_Exercise prompt_
Render the data below as a Markdown table with a Row column giving each line's number and a Line column holding its text. Omit blank lines and leave the pictures out.

_Data for this exercise_
****

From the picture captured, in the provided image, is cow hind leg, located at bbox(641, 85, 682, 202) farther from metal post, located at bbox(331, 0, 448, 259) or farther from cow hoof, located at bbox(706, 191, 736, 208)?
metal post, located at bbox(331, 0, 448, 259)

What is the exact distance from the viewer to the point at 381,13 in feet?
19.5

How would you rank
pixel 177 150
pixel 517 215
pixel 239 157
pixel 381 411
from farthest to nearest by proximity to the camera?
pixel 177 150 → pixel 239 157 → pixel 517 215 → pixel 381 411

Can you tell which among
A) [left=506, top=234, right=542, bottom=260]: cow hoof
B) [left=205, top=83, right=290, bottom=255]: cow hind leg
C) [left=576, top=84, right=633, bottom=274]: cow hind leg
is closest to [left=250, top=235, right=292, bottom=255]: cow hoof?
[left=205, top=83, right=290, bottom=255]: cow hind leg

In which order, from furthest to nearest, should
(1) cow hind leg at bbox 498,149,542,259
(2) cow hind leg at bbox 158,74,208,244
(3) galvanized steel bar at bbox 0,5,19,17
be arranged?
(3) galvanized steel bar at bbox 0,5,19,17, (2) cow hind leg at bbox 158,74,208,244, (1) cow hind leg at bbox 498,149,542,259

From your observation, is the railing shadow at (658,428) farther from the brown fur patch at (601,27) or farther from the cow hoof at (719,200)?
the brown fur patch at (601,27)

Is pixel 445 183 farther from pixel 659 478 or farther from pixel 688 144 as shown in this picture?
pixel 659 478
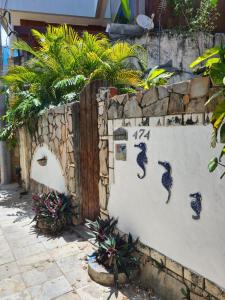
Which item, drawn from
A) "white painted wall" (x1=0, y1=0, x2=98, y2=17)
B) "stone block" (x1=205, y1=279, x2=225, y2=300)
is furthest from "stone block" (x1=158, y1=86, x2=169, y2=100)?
"white painted wall" (x1=0, y1=0, x2=98, y2=17)

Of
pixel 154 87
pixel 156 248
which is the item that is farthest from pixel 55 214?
pixel 154 87

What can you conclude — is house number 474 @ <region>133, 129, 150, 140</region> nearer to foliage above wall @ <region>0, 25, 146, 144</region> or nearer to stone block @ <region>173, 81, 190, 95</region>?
stone block @ <region>173, 81, 190, 95</region>

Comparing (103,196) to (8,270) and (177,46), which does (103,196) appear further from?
(177,46)

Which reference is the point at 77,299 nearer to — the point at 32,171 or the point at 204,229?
the point at 204,229

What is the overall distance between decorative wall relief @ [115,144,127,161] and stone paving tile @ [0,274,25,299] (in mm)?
2297

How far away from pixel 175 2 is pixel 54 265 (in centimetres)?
875

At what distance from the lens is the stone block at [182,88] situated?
3134 mm

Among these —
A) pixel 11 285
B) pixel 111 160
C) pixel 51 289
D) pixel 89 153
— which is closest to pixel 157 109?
pixel 111 160

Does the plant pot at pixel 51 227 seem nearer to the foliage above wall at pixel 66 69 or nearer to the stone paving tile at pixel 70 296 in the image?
the stone paving tile at pixel 70 296

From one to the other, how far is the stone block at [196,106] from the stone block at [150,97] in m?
0.60

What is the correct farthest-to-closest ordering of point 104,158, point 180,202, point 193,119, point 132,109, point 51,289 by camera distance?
point 104,158 → point 132,109 → point 51,289 → point 180,202 → point 193,119

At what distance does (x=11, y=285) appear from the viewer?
4059 millimetres

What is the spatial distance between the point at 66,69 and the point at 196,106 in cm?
505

****

_Response to this exercise_
| Row | Line |
|---|---|
| 1 | From the picture captured, in the provided image, is cow hind leg, located at bbox(641, 85, 682, 202) farther from metal post, located at bbox(331, 0, 448, 259) or farther from cow hoof, located at bbox(706, 191, 736, 208)? |
| 2 | metal post, located at bbox(331, 0, 448, 259) |
| 3 | What is the exact distance from the viewer to the point at 381,13 in feet? |
| 4 | 19.5 |
| 5 | How would you rank |
| 6 | pixel 177 150 |
| 7 | pixel 517 215 |
| 8 | pixel 239 157 |
| 9 | pixel 381 411 |
| 10 | from farthest to nearest by proximity to the camera? |
| 11 | pixel 177 150 → pixel 239 157 → pixel 517 215 → pixel 381 411 |
| 12 | Can you tell which among |
| 13 | A) [left=506, top=234, right=542, bottom=260]: cow hoof |
| 14 | B) [left=205, top=83, right=290, bottom=255]: cow hind leg |
| 15 | C) [left=576, top=84, right=633, bottom=274]: cow hind leg |
| 16 | is closest to [left=250, top=235, right=292, bottom=255]: cow hoof? |
| 17 | [left=205, top=83, right=290, bottom=255]: cow hind leg |
| 18 | In which order, from furthest to nearest, should |
| 19 | (1) cow hind leg at bbox 498,149,542,259 |
| 20 | (2) cow hind leg at bbox 158,74,208,244 |
| 21 | (3) galvanized steel bar at bbox 0,5,19,17 |
| 22 | be arranged? |
| 23 | (3) galvanized steel bar at bbox 0,5,19,17, (2) cow hind leg at bbox 158,74,208,244, (1) cow hind leg at bbox 498,149,542,259 |
| 24 | From your observation, is the railing shadow at (658,428) farther from the brown fur patch at (601,27) or farther from the cow hoof at (719,200)? |
| 25 | the brown fur patch at (601,27) |
| 26 | Is pixel 445 183 farther from pixel 659 478 or farther from pixel 688 144 as shown in this picture? |
| 27 | pixel 659 478 |
| 28 | Which item, drawn from |
| 29 | A) "white painted wall" (x1=0, y1=0, x2=98, y2=17) |
| 30 | B) "stone block" (x1=205, y1=279, x2=225, y2=300) |
| 31 | is furthest from "stone block" (x1=158, y1=86, x2=169, y2=100)? |
| 32 | "white painted wall" (x1=0, y1=0, x2=98, y2=17) |
| 33 | Of |
| 34 | pixel 154 87 |
| 35 | pixel 156 248 |
| 36 | which is the item that is farthest from pixel 55 214? |
| 37 | pixel 154 87 |
| 38 | What can you conclude — is house number 474 @ <region>133, 129, 150, 140</region> nearer to foliage above wall @ <region>0, 25, 146, 144</region> or nearer to stone block @ <region>173, 81, 190, 95</region>? |
| 39 | stone block @ <region>173, 81, 190, 95</region> |
| 40 | Comparing (103,196) to (8,270) and (177,46), which does (103,196) appear further from? |
| 41 | (177,46) |
| 42 | Which reference is the point at 77,299 nearer to — the point at 32,171 or the point at 204,229? |
| 43 | the point at 204,229 |
| 44 | What is the overall distance between decorative wall relief @ [115,144,127,161] and stone paving tile @ [0,274,25,299] (in mm)? |
| 45 | 2297 |
| 46 | How far away from pixel 175 2 is pixel 54 265 (in centimetres)? |
| 47 | 875 |
| 48 | At what distance from the lens is the stone block at [182,88] situated? |
| 49 | 3134 mm |
| 50 | Among these — |
| 51 | A) pixel 11 285 |
| 52 | B) pixel 111 160 |
| 53 | C) pixel 51 289 |
| 54 | D) pixel 89 153 |
| 55 | — which is closest to pixel 157 109? |
| 56 | pixel 111 160 |
| 57 | Does the plant pot at pixel 51 227 seem nearer to the foliage above wall at pixel 66 69 or nearer to the stone paving tile at pixel 70 296 in the image? |
| 58 | the stone paving tile at pixel 70 296 |
| 59 | From one to the other, how far is the stone block at [196,106] from the stone block at [150,97] in m? |
| 60 | 0.60 |
| 61 | What is the correct farthest-to-closest ordering of point 104,158, point 180,202, point 193,119, point 132,109, point 51,289 by camera distance? |
| 62 | point 104,158 → point 132,109 → point 51,289 → point 180,202 → point 193,119 |
| 63 | At what distance does (x=11, y=285) appear from the viewer? |
| 64 | 4059 millimetres |
| 65 | What is the spatial distance between the point at 66,69 and the point at 196,106 in cm? |
| 66 | 505 |